--- BEGIN ---
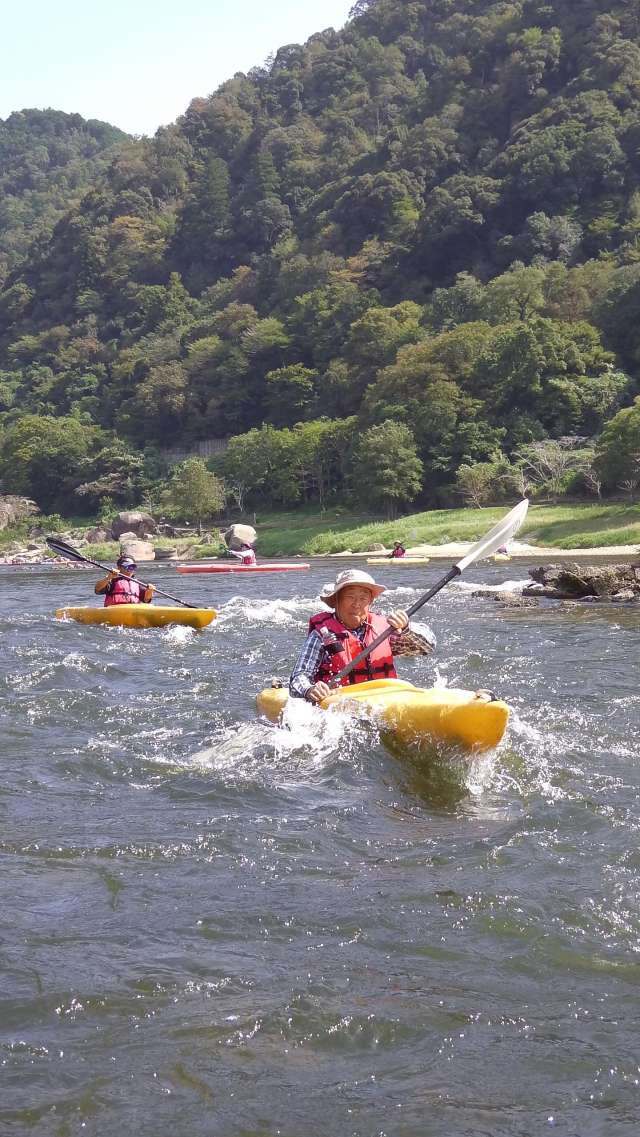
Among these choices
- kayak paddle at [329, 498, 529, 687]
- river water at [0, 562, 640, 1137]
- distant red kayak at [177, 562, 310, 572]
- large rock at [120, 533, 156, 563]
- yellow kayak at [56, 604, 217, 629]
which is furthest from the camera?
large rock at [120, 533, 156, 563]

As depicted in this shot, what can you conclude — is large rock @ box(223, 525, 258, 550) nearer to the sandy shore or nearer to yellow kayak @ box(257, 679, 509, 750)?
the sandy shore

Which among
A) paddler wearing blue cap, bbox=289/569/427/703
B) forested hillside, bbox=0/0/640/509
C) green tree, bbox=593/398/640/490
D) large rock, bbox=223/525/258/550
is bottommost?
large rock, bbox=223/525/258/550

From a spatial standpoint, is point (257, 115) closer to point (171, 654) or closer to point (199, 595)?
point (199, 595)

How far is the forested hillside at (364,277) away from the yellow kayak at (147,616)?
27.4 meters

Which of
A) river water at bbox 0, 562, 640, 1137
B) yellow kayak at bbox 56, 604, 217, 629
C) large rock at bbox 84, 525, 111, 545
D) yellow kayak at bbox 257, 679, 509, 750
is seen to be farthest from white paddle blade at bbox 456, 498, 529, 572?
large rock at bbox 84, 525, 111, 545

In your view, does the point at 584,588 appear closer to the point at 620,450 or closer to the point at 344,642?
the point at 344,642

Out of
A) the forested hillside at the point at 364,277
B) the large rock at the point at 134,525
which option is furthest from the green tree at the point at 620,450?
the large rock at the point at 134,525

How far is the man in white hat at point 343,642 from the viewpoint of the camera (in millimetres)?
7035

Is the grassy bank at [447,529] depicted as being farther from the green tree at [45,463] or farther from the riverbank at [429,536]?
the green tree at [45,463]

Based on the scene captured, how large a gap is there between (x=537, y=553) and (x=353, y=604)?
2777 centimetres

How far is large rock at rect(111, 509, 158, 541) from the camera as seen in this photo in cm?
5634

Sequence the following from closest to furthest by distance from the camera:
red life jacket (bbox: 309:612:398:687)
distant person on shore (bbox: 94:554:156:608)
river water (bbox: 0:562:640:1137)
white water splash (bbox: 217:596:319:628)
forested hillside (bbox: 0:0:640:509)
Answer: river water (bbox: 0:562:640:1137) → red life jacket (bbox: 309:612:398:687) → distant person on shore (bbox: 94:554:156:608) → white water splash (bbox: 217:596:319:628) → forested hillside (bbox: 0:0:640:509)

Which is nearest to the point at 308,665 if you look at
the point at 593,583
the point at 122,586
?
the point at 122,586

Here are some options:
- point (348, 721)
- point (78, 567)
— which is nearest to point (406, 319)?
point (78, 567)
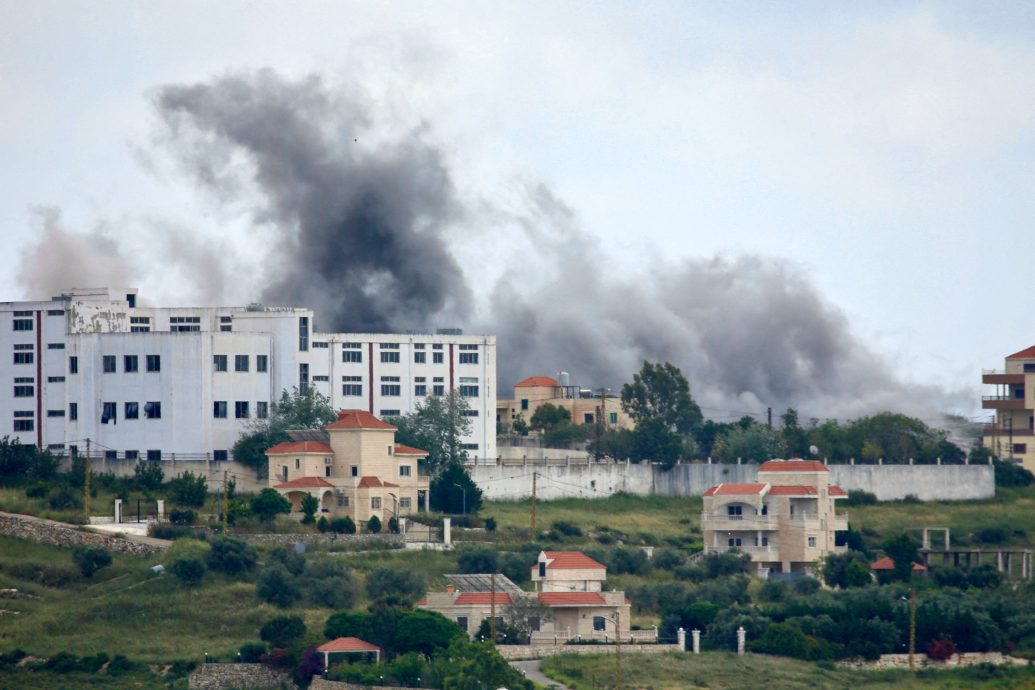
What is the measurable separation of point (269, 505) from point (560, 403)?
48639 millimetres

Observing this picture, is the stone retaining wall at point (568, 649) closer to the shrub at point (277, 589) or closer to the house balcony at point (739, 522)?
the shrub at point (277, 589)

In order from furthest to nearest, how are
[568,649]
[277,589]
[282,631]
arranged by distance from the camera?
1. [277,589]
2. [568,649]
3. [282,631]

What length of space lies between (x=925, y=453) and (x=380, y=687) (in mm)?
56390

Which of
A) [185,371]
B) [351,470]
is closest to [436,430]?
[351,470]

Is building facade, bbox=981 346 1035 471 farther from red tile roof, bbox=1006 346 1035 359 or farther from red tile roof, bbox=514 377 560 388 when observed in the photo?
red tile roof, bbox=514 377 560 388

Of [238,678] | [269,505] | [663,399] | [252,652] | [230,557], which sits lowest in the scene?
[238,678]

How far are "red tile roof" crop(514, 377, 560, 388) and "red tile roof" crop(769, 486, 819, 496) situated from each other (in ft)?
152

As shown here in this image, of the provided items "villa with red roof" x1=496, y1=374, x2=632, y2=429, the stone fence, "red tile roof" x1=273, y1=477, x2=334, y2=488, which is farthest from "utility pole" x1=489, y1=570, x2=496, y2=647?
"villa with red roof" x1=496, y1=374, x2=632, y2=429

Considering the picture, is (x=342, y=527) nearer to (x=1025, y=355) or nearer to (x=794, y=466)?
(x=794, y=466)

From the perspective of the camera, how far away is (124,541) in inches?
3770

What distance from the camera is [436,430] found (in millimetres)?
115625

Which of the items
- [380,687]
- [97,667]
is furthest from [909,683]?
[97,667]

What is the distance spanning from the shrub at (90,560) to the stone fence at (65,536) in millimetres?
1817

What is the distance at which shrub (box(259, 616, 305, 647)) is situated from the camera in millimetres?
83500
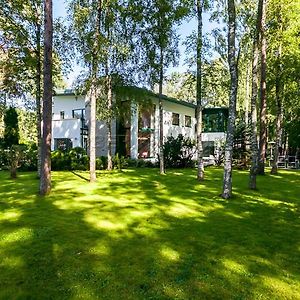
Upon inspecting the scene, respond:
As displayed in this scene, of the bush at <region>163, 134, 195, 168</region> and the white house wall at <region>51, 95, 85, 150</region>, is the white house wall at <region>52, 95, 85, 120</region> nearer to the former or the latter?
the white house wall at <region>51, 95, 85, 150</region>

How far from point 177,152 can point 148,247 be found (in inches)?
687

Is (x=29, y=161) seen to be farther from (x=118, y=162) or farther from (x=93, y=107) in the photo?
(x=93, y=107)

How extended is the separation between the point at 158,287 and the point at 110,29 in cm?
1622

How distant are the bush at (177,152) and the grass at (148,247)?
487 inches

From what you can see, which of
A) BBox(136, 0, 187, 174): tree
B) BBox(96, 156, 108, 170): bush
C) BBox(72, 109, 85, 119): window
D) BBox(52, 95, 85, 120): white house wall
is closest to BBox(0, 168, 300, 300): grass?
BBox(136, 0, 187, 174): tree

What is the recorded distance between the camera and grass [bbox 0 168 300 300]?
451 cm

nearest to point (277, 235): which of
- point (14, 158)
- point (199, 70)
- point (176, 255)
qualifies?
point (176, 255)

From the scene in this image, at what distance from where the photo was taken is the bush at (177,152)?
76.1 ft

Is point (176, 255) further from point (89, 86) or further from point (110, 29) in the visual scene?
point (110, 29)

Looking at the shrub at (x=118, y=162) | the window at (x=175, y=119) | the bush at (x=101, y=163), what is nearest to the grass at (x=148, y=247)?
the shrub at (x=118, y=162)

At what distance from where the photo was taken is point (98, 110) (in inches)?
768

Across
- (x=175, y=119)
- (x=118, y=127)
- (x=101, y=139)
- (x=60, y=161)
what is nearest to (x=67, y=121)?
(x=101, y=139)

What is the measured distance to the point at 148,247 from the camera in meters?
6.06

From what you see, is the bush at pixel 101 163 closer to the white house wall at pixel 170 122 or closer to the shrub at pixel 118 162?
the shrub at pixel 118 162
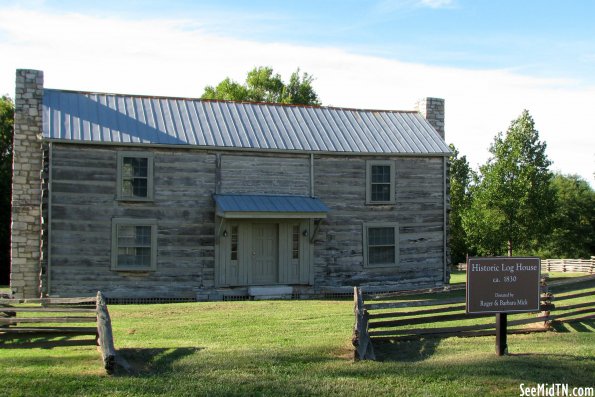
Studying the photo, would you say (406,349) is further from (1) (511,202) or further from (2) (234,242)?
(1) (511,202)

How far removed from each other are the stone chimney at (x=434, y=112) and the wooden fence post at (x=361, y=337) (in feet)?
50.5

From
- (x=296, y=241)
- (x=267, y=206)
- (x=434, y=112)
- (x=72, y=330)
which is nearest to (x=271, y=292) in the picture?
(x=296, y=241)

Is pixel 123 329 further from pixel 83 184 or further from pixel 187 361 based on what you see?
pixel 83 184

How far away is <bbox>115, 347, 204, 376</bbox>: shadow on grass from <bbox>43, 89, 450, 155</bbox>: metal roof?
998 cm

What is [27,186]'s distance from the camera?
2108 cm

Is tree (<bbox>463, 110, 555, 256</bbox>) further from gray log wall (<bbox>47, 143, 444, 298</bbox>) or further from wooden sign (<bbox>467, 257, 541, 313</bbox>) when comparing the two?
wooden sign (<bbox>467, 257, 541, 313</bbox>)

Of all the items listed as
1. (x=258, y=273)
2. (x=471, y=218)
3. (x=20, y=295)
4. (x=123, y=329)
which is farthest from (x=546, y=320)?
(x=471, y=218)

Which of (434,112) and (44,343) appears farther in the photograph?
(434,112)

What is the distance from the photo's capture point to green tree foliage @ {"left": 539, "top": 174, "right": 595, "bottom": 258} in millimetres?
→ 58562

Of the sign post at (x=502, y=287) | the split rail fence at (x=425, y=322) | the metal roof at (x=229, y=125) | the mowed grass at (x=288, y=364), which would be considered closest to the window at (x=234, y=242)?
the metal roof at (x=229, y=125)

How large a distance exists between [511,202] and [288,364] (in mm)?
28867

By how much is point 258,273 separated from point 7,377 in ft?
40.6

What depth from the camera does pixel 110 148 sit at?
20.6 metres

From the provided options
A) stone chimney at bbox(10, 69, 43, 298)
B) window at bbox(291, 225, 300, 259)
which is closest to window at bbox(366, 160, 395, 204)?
--- END ---
- [Exercise goal]:
Rewrite the stretch from the start of the entries through the line that contains "27.4 meters", replacing "forested hillside" with "wooded hillside" and leaving everything else unchanged. Leave the pictures out of your answer.

- [Answer to the task]:
Among these choices
- kayak paddle at [329, 498, 529, 687]
- river water at [0, 562, 640, 1137]
- distant red kayak at [177, 562, 310, 572]
- large rock at [120, 533, 156, 563]
- yellow kayak at [56, 604, 217, 629]
which is furthest from the camera?
large rock at [120, 533, 156, 563]

As depicted in this shot, what can you conclude — is large rock @ box(223, 525, 258, 550) nearer to the sandy shore or nearer to yellow kayak @ box(257, 679, 509, 750)?
the sandy shore

Which among
A) paddler wearing blue cap, bbox=289/569/427/703
B) wooded hillside, bbox=0/0/640/509
C) green tree, bbox=593/398/640/490
D) large rock, bbox=223/525/258/550
is bottommost?
large rock, bbox=223/525/258/550

From a spatial standpoint, is point (257, 115) closer to point (171, 654) or closer to point (199, 595)?
point (199, 595)

How far is the wooded hillside at (364,277) away from the yellow kayak at (147,616)?
27.4 meters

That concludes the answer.